My first year was also when I started on the Oxford Lieder Young Artist Programme with baritone, Nicholas Mogg, a scheme which has been invaluable in offering a structure to our development by means of offering us a number of recitals in different venues spread over eighteen months. When Nick and I first started on the scheme we hadn’t been working together for very long but through regular recitals at various festivals we have grown in confidence and awareness of the challenges and rewards of song repertoire. I look forward to appearing with him again at future concerts for the Park Lane Group in London and for The Musicians’ Company and Concordia Foundation at Wigmore Hall in May 2017.

During my second year, I made my Wigmore Hall debut alongside colleagues from the RAM’s Song Circle, I performed another recital with James Gilchrist, performed a solo recital at the Three Choirs Festival and performed other chamber music and song recitals at the Ryedale, Fishguard and Roman River Festivals among others. I learnt a huge amount from my time studying at the Academy from my principal teachers but also from chamber music and vocal coachings. I am most grateful for support and awards from the Countess of Munster of Musical Trust, the Arts Council of Wales, the Martin Musical Scholarship Fund, the Elizabeth Evans Trust and the John Fussell Award that made this period of study possible.

Having graduated in July, this year I am a Piano Department Fellow at the Academy and have been introducing some of the younger undergraduate solo pianists to working with singers. Having learnt a great deal from a variety of different types of musical experiences and kinds of music making, I am keen to make this more of a possibility for other people. Far from becoming a ‘Jack of all trades’, this interest ensures that we as musicians are constantly fascinated by what we are engaging with and constantly learning about what it is to be a musician. As a pianist, I am lucky to be able to move between playing for instrumental and vocal coaching and can take a glimpse of the different ways in which different groups of musicians’ approach music. Moreover, I have learnt how this extends to different art forms. The wonderful Mandy Demetriou showed me how the physicality of a Baroque dance step is incorporated in the structure of the music of this time. I met Mandy while working for Samling Academy and although I struggled with some of the steps for the Charleston I am still keen to explore this interplay between movement and music. Any excuse to get out of the practice room!

I have enjoyed being a part of Samling Academy, an organisation that is encouraging singers from the North East. I saw more of the dialogue that exists in teaching and how we can learn new things from unexpected places. Growing up, both of my parents were teachers, my mother a local maths teacher and my father an education teacher at Bangor University. This background has given me a respect for the importance of teaching and giving people the chance to find their own individual voice in music and elsewhere.

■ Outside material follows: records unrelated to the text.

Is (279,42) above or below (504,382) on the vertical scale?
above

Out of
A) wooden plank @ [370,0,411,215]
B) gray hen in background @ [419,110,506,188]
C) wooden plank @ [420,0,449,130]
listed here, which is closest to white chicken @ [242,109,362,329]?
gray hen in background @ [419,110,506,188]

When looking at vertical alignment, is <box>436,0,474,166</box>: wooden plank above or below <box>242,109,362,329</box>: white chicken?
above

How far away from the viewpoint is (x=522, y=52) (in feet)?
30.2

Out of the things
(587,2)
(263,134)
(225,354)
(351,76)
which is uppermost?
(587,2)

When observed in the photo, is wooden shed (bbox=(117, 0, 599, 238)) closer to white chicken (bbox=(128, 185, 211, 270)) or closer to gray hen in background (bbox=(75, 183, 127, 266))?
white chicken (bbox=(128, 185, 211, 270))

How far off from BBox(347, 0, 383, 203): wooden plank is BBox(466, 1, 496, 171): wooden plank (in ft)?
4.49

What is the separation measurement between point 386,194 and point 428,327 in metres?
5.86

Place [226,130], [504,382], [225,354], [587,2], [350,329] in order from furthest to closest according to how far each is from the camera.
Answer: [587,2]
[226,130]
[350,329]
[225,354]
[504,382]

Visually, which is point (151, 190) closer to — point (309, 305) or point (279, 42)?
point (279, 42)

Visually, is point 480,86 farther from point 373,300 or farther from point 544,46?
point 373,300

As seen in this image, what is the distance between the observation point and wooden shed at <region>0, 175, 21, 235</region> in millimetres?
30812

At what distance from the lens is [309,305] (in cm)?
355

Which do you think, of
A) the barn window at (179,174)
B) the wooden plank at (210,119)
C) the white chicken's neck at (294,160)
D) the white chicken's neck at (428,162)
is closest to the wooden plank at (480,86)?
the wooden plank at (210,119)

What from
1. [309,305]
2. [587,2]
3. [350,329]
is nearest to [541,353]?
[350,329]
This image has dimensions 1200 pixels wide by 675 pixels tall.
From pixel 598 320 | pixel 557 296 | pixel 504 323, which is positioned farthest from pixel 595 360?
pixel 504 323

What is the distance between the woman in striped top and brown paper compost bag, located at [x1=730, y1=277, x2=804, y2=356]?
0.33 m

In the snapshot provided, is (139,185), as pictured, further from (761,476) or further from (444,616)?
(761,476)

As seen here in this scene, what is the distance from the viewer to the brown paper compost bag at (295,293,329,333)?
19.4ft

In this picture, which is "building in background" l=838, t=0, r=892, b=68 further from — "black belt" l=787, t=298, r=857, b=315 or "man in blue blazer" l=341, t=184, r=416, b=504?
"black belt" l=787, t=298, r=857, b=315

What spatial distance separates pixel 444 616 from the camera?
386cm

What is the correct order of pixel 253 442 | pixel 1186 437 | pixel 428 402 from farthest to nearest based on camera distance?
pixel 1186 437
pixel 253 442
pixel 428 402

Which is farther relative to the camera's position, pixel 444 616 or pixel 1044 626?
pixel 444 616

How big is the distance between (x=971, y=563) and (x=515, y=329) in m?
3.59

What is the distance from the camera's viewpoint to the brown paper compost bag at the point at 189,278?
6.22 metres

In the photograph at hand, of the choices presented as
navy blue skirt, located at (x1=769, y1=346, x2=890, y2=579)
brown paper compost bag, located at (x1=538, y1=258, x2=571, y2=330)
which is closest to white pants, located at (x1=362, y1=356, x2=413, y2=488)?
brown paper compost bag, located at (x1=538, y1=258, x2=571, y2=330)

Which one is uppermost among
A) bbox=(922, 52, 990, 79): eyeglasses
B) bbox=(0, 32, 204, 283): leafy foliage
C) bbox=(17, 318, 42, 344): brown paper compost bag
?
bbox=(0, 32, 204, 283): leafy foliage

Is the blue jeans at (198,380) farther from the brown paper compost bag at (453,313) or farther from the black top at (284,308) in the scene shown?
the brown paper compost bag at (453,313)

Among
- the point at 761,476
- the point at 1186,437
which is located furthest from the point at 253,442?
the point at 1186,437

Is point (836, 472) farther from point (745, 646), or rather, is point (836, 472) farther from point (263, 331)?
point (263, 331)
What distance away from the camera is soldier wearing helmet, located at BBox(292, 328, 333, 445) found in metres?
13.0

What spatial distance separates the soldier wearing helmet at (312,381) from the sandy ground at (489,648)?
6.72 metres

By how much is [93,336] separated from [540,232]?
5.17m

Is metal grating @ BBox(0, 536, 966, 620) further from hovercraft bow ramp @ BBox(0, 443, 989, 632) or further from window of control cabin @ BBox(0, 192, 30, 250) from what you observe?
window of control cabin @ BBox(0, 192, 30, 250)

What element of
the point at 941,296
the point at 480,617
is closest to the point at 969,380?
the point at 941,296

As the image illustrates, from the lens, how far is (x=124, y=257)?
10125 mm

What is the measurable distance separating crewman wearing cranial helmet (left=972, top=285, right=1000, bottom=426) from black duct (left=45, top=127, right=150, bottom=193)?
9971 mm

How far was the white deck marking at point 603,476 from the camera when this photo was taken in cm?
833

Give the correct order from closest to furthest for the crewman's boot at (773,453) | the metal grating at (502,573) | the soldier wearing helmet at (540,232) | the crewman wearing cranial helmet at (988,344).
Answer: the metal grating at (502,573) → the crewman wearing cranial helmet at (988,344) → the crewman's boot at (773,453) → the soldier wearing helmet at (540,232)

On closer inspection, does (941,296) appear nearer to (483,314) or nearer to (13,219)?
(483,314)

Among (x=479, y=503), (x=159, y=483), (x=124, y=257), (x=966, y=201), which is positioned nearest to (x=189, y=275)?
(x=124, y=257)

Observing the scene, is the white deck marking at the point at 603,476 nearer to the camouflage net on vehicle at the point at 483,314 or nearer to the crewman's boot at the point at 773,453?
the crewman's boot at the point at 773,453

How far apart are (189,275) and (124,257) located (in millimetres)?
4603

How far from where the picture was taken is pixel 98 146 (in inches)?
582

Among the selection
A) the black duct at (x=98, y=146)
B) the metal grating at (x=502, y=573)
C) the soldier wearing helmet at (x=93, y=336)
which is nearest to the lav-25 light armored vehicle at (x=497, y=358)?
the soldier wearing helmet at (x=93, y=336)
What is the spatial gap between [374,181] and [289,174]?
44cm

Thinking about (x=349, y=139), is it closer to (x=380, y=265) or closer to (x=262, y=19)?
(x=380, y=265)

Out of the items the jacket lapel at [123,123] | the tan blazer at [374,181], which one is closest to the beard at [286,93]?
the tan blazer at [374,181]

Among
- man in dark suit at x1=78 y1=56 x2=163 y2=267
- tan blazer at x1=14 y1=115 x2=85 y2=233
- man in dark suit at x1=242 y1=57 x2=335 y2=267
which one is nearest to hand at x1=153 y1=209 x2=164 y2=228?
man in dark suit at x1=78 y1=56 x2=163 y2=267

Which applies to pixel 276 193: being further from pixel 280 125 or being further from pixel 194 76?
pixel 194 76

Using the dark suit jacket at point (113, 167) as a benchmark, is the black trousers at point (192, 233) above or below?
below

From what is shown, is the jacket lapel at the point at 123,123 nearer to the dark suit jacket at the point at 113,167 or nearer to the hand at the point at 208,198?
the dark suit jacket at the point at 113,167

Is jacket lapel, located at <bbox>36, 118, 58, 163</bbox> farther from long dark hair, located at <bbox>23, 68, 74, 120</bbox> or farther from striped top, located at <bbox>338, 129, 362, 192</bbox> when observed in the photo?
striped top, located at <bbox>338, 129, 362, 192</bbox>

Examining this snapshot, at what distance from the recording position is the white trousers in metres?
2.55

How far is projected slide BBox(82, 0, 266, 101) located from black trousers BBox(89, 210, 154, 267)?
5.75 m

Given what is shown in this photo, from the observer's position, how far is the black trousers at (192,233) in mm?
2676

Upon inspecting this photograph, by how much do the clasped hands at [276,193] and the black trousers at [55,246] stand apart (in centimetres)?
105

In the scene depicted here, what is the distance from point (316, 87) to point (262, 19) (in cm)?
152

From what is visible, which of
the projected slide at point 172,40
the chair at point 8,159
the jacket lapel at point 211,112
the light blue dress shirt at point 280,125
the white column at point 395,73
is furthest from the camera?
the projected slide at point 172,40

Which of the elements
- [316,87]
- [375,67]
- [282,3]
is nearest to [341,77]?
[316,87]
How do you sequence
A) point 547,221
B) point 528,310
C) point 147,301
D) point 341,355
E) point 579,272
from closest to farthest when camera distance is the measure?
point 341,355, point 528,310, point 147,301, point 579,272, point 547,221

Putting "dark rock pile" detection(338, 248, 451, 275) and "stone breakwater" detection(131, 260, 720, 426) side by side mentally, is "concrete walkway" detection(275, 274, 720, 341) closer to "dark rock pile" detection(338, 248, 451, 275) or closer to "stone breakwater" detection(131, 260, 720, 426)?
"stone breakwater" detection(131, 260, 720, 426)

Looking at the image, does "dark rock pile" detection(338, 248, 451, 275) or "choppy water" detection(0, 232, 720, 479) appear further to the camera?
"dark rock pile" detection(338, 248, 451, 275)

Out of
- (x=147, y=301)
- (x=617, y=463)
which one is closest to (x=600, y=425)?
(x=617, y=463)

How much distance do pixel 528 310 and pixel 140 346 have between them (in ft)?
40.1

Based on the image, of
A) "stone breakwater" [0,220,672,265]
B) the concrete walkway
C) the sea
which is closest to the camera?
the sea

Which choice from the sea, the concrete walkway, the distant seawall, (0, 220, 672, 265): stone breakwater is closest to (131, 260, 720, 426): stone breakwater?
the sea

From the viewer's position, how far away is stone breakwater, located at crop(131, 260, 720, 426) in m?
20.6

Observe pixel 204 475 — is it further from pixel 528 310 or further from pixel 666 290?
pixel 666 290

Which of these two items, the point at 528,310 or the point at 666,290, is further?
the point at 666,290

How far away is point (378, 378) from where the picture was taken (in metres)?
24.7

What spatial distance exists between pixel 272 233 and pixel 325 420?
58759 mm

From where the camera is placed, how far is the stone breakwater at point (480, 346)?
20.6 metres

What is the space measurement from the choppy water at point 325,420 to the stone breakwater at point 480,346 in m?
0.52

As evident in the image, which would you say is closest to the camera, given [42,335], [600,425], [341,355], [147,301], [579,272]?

The 2016/17 academic year brings many exciting opportunities including performing chamber music by Colin Matthews for the BBC Proms live on Radio 3, a concert of First World War repertoire with tenor Robert Murray in Prague, a return to the Oxford Lieder Festival, a solo performance live on S4C, an evening song recital at Wigmore Hall for The Musicians’ Company and solo recitals in France. There is much to look forward to and I am excited to meet new people and collaborate again with people I already know. I treasure the discursive element of my work and, in a world where competition can dominate, it is essential to me to find spaces where real and genuine engagement is the basis for the way I make music.